◆ Stated problem 1:
Please rewrite the paragraph of the travel piece that begins "Imagine this:" as a short bulleted list that keeps its main facts.
◆ Stated problem 2:
Give the entries as a Markdown table with the columns Number and Entry line. Begin at the line that has "How far from the camera", stop after the last line of the entries, and leave out blank lines.

◆ Excerpted text:
The most recent trip I took to Roccamassima left me feeling like I had travelled back in time. Believe me, that was not my intention as there was a ton of inner work to sort through that began to emerge as soon as I set foot there. Amidst the self- reflection, I found myself living what seemed to be a medieval life- well aside from my occasional iphone usage, which to be honest, was very rare due to terrible internet receptivity.
Imagine this: a medieval castle, partially renovated, atop a mountain, on the outskirts of the city of Rome, one of the most ancient sites of the world, overcast with a misty cloud formation that seemed to have existed before time itself. Cold and damp home interiors, due to the thick walls that were constructed centuries ago. No electricity, no water, and the closest town is a 30 min drive. Narrow streets, lead into narrower streets that are not accessible by car. A town secluded in the mountain wilderness and the only sound you hear is that of the forest creatures and birds. In certain instances there is wind howling, literally saying things that I wished I understood.

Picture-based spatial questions

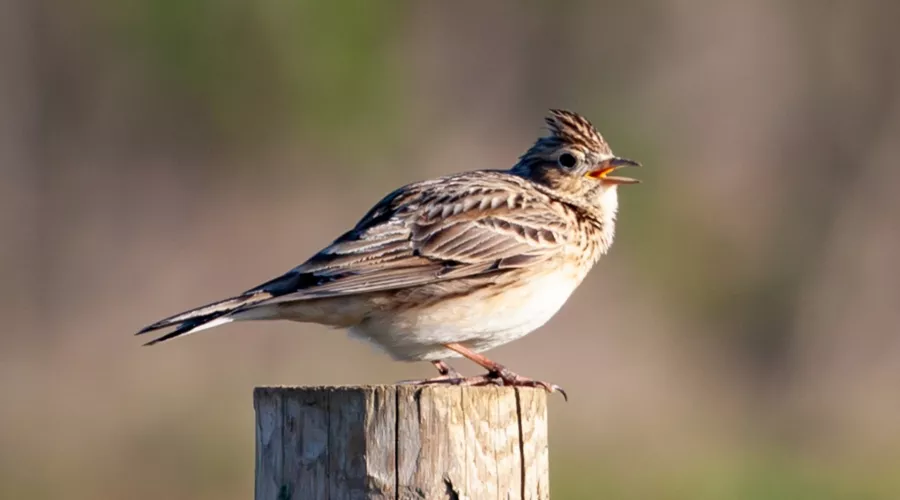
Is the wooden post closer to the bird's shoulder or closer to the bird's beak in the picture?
the bird's shoulder

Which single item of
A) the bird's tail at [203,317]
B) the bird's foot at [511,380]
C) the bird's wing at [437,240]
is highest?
the bird's wing at [437,240]

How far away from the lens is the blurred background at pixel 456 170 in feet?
43.1

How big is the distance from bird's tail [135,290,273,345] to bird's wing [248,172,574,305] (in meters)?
0.14

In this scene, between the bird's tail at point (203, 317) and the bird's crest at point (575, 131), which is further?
the bird's crest at point (575, 131)

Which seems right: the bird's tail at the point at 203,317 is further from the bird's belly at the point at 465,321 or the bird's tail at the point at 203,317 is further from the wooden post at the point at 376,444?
the wooden post at the point at 376,444

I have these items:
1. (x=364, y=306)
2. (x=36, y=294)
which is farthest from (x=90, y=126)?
(x=364, y=306)

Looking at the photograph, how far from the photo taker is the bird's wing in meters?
6.71

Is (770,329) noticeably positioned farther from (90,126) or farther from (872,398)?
(90,126)

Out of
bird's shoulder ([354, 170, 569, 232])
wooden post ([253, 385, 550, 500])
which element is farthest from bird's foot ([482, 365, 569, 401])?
wooden post ([253, 385, 550, 500])

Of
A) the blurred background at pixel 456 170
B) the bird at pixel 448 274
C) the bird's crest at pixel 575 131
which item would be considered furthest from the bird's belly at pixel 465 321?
the blurred background at pixel 456 170

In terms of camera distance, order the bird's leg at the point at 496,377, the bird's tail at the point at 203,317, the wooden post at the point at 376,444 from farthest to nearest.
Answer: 1. the bird's leg at the point at 496,377
2. the bird's tail at the point at 203,317
3. the wooden post at the point at 376,444

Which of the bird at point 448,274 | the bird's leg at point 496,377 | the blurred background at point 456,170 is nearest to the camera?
the bird's leg at point 496,377

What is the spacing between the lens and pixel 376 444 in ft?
16.2

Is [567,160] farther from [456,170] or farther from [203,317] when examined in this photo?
[456,170]
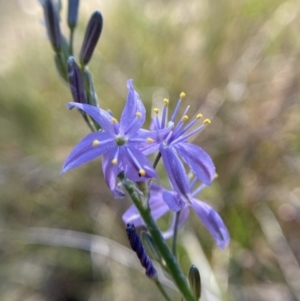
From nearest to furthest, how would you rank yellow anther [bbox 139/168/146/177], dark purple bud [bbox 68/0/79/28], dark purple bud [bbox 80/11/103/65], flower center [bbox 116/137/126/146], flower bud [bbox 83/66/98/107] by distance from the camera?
yellow anther [bbox 139/168/146/177] < flower center [bbox 116/137/126/146] < flower bud [bbox 83/66/98/107] < dark purple bud [bbox 80/11/103/65] < dark purple bud [bbox 68/0/79/28]

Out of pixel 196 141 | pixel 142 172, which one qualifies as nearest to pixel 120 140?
pixel 142 172

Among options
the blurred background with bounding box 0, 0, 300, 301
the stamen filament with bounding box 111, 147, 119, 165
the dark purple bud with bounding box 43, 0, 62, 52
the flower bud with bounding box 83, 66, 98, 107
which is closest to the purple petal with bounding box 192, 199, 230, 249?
the stamen filament with bounding box 111, 147, 119, 165

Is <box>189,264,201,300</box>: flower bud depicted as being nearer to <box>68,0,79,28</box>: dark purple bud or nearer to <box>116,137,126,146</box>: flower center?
<box>116,137,126,146</box>: flower center

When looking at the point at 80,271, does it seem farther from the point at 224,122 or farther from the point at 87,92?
the point at 87,92

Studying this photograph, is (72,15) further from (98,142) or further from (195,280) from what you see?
(195,280)

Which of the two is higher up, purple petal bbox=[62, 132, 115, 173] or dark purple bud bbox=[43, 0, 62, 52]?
dark purple bud bbox=[43, 0, 62, 52]

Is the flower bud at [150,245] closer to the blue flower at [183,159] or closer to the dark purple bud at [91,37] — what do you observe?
the blue flower at [183,159]

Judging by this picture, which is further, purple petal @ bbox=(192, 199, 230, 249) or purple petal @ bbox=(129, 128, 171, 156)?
purple petal @ bbox=(192, 199, 230, 249)
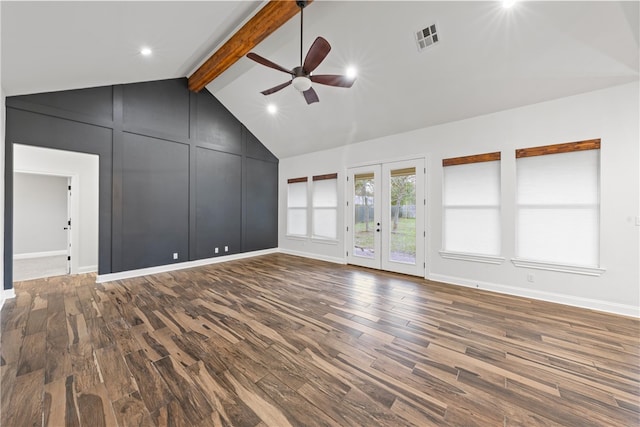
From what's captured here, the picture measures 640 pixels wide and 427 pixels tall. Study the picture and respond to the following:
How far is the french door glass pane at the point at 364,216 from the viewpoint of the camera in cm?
547

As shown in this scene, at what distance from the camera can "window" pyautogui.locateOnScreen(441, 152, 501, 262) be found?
396 cm

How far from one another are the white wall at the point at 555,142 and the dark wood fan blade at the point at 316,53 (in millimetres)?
2381

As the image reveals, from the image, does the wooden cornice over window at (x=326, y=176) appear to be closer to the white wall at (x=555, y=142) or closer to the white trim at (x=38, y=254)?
the white wall at (x=555, y=142)

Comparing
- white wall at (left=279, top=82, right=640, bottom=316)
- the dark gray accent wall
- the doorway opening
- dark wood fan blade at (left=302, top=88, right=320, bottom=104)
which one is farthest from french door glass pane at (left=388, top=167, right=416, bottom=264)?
the doorway opening

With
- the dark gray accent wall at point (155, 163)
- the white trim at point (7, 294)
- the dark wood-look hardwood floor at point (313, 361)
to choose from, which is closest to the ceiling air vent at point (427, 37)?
the dark wood-look hardwood floor at point (313, 361)

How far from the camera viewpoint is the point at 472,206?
4.17 m

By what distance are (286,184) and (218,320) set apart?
16.3 ft

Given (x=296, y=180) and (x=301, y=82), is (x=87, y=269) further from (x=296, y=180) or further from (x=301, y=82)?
(x=301, y=82)

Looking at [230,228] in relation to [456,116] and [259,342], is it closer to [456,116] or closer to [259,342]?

◆ Full response 1:
- A partially renovated medieval castle sits atop a mountain on the outskirts of Rome, under a misty cloud formation.
- The home interiors are cold and damp because of thick walls built centuries ago.
- There is no electricity or water, and the closest town is a 30-minute drive away.
- Narrow streets lead into narrower streets that cars cannot reach.
- The town is secluded in the mountain wilderness, where the only sounds are forest creatures, birds and sometimes howling wind.

◆ Full response 2:
| Number | Entry line |
|---|---|
| 1 | How far from the camera viewpoint is the point at 472,206? |
| 2 | 4.17 m |
| 3 | By what distance are (286,184) and (218,320) set apart? |
| 4 | 16.3 ft |
| 5 | Given (x=296, y=180) and (x=301, y=82), is (x=87, y=269) further from (x=296, y=180) or further from (x=301, y=82)? |
| 6 | (x=301, y=82) |
| 7 | Looking at [230,228] in relation to [456,116] and [259,342], is it closer to [456,116] or closer to [259,342]? |